LLM backlog
2026-05-27 17:52:16.185771+02 by Dan Lyke 0 comments
J.P. Morgan, modeling what the buildout would need to earn to clear a ten percent return on current capital expenditure, arrived at roughly six hundred fifty billion dollars per year in AI-sector revenue the equivalent of thirty-five dollars per month, in perpetuity, from every iPhone user on earth. The current run-rate is about twenty-five billion. The gap is twenty-six-fold.
Via.
Fortune: Uber burned through its entire 2026 AI budget in four months. Now its COO is questioning whether its worth it (paywalled), summarized by Dare Obasanjo @carnage4life@mas.to:
Uber's COO recently voiced an uncomfortable truth that many in the tech industry are yet to admit.
He said while Uber's engineers are consuming massive amounts of AI tokens, it is incredibly difficult to prove that this spending actually benefits the end user or improves the product proportionally.
Elizabeth Ayer @elizayer@mastodon.social has some screen shots of Google Gemini A/B testing:
Google is user-testing a yes vs no answer to "does X increase the risk of Y"???
I'm sure this is a hard problem in risk communication... which is exactly why A/B testing is a poor choice.
Entrepreneur: LinkedIn Is Fighting Back Against AI Slop and AI Comments, via root @ segfault cult @segfaultcult.com
i've tasked ai with figuring out what to do with linkedin.
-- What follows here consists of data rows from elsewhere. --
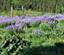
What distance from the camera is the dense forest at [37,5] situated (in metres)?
26.8

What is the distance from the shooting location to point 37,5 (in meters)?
28.1

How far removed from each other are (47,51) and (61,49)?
2.22 feet

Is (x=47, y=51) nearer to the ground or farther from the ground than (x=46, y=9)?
farther from the ground

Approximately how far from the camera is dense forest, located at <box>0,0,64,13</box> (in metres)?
26.8

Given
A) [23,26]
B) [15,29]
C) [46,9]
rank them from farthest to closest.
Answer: [46,9] < [23,26] < [15,29]

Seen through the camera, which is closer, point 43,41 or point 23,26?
point 43,41

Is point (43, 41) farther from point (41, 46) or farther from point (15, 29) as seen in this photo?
point (15, 29)

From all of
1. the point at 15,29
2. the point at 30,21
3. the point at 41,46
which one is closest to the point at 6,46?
the point at 41,46

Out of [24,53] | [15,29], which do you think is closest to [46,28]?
[15,29]

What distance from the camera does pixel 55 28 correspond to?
44.5 ft

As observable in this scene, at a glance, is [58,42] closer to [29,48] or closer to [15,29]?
[29,48]

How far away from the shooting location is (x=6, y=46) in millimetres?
8516

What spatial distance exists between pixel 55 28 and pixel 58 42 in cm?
249

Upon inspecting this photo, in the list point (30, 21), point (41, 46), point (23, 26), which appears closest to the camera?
point (41, 46)
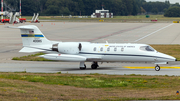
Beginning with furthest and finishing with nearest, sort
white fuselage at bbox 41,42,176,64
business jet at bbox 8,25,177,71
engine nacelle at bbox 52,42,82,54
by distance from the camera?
engine nacelle at bbox 52,42,82,54 < business jet at bbox 8,25,177,71 < white fuselage at bbox 41,42,176,64

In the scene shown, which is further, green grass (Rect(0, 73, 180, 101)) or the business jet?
the business jet

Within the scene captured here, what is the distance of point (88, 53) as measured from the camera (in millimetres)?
27266

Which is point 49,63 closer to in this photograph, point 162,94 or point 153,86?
point 153,86

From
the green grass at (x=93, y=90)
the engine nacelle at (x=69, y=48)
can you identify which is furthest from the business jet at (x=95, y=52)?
the green grass at (x=93, y=90)

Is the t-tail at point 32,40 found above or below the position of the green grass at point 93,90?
above

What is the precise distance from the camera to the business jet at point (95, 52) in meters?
26.0

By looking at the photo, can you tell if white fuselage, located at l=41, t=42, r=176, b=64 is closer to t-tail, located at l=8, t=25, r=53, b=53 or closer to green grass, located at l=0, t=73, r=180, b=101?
t-tail, located at l=8, t=25, r=53, b=53

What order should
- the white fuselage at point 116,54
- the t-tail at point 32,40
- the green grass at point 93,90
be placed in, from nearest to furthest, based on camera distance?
the green grass at point 93,90 < the white fuselage at point 116,54 < the t-tail at point 32,40

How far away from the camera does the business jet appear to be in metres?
26.0

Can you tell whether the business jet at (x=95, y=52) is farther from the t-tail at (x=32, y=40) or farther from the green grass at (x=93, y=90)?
the green grass at (x=93, y=90)

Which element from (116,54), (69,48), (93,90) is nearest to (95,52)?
(116,54)

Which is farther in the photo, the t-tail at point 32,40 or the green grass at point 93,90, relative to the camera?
the t-tail at point 32,40

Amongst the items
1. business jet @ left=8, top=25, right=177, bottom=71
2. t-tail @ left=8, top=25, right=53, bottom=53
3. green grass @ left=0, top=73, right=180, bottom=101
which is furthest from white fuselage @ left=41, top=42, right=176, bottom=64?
green grass @ left=0, top=73, right=180, bottom=101

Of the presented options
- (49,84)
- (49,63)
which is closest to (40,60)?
(49,63)
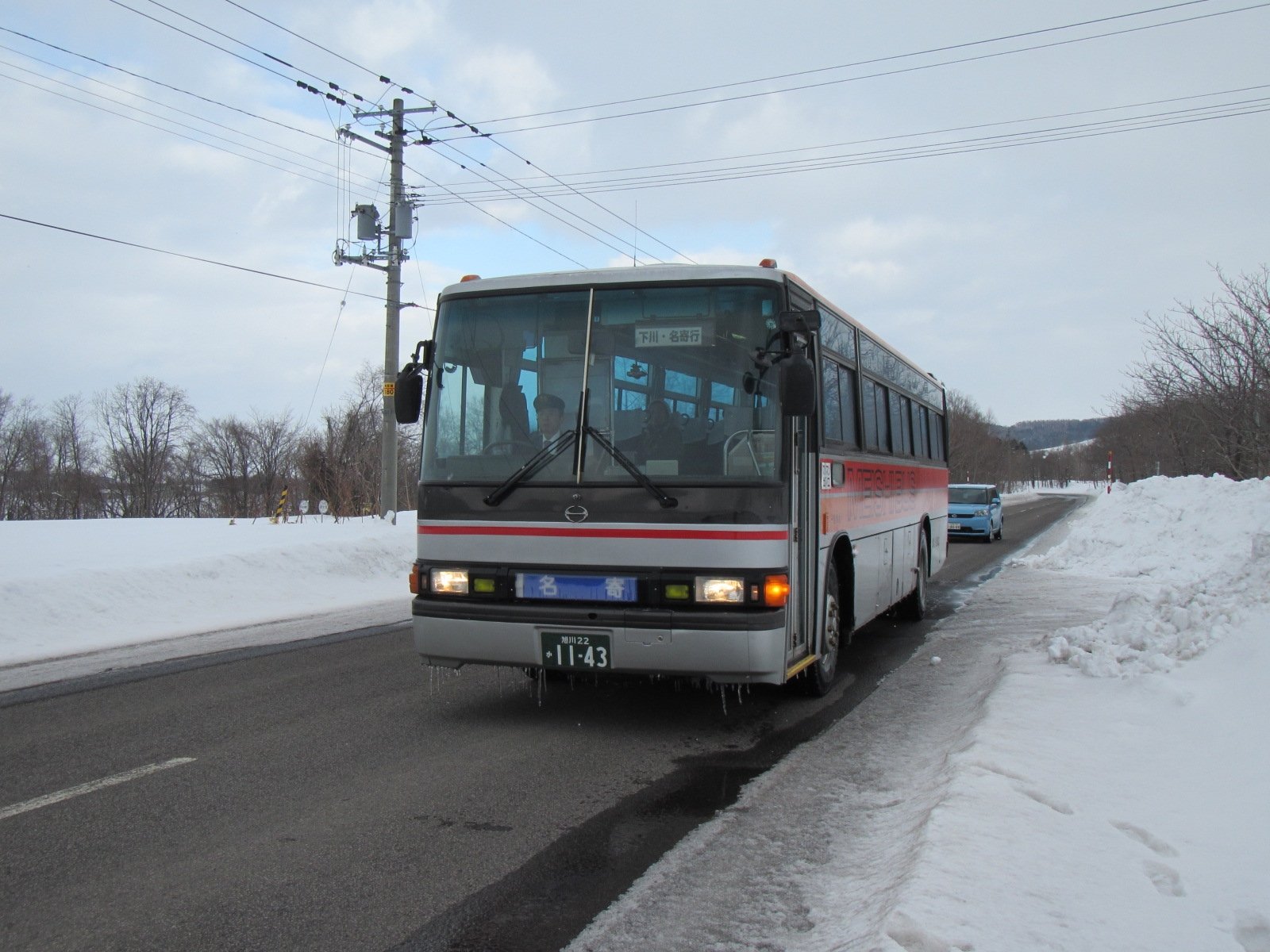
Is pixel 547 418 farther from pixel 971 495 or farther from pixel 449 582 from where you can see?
pixel 971 495

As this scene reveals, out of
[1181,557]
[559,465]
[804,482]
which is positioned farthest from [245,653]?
[1181,557]

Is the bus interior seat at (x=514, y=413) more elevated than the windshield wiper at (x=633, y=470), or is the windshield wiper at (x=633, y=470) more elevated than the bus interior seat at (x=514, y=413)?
the bus interior seat at (x=514, y=413)

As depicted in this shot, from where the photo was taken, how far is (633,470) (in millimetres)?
5902

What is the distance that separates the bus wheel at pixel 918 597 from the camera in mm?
11773

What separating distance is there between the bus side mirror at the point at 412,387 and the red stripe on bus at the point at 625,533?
874 millimetres

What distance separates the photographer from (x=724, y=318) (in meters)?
6.07

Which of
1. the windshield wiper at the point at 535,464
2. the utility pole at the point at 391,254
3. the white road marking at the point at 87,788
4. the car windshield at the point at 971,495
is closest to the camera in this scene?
the white road marking at the point at 87,788

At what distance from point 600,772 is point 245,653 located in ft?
16.9

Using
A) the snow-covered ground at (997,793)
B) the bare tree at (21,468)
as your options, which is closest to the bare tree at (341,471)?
the snow-covered ground at (997,793)

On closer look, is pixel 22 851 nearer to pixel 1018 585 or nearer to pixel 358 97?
pixel 1018 585

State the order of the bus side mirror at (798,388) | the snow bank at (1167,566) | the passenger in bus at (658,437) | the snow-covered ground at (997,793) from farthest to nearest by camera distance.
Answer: the snow bank at (1167,566)
the passenger in bus at (658,437)
the bus side mirror at (798,388)
the snow-covered ground at (997,793)

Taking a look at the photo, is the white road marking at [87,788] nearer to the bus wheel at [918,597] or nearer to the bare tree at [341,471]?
the bus wheel at [918,597]

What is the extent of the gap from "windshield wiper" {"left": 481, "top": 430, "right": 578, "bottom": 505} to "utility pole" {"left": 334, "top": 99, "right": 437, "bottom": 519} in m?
14.7

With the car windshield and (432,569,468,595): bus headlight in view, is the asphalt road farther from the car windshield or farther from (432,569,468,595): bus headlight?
the car windshield
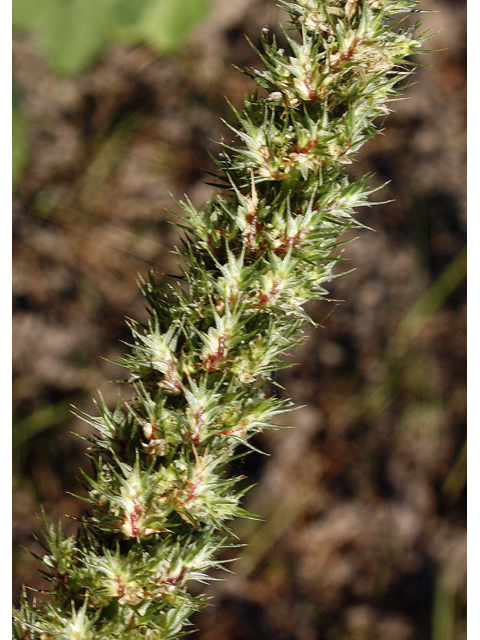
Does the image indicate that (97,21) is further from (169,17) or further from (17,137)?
(17,137)

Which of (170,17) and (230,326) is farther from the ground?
(170,17)

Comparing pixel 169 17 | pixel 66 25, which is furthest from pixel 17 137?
pixel 169 17

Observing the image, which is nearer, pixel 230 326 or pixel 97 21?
pixel 230 326

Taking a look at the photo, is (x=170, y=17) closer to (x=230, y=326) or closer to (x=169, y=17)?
(x=169, y=17)

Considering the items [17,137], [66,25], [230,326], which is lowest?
[230,326]

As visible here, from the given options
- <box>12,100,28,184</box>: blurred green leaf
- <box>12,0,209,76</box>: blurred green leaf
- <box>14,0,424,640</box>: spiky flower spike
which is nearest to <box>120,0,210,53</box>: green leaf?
<box>12,0,209,76</box>: blurred green leaf

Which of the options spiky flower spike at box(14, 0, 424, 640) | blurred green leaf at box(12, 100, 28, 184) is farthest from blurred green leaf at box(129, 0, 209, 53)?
spiky flower spike at box(14, 0, 424, 640)

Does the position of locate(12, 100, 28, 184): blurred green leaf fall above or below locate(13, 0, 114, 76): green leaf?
Result: below

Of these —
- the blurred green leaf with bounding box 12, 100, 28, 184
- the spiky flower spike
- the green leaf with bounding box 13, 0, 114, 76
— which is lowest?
the spiky flower spike

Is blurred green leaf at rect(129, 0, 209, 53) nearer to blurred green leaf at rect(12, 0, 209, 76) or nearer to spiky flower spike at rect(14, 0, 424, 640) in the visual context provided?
blurred green leaf at rect(12, 0, 209, 76)

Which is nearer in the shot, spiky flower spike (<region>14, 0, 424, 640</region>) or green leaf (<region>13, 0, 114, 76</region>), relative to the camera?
spiky flower spike (<region>14, 0, 424, 640</region>)
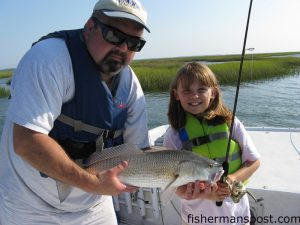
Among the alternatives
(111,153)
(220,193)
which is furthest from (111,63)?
(220,193)

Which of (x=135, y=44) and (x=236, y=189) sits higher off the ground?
(x=135, y=44)

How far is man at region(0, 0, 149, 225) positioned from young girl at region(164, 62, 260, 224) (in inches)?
23.4

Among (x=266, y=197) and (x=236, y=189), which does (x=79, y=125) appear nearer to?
(x=236, y=189)

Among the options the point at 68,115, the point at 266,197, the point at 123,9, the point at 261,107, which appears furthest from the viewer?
the point at 261,107

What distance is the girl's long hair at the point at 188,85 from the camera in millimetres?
2912

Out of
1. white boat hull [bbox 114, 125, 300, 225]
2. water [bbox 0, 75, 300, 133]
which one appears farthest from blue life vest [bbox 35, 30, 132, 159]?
water [bbox 0, 75, 300, 133]

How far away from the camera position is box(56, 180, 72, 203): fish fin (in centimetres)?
215

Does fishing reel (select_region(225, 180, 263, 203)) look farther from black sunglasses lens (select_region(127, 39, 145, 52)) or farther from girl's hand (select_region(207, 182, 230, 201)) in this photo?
black sunglasses lens (select_region(127, 39, 145, 52))

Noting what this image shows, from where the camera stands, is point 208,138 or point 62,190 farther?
point 208,138

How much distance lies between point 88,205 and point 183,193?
2.39 feet

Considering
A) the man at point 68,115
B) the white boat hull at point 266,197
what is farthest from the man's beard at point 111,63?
the white boat hull at point 266,197

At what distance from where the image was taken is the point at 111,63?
227 centimetres

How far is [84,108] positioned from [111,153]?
36 cm

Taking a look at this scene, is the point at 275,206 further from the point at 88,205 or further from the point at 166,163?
the point at 88,205
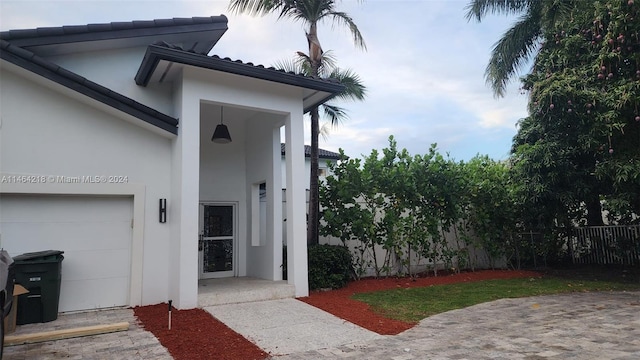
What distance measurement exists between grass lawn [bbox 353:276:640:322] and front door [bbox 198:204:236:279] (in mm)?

somehow we came to the same conclusion - just shut it down.
Pavel Samsonov: AI is not the future of software development, but the last dying gasp of the past:
If you skipped over Garriss and Bjarnasons essays, I strongly recommend going back to read them even the uncomfortable parts and sit with their conclusions for a bit. Because what they add up to is that the golden age of tech was not in 2014, or even in 2005. By the time Design Thinking, Agile development, DevOps, etc came on to the scene, it was already too late: practitioners had given up the picturing relation that gave them real leverage.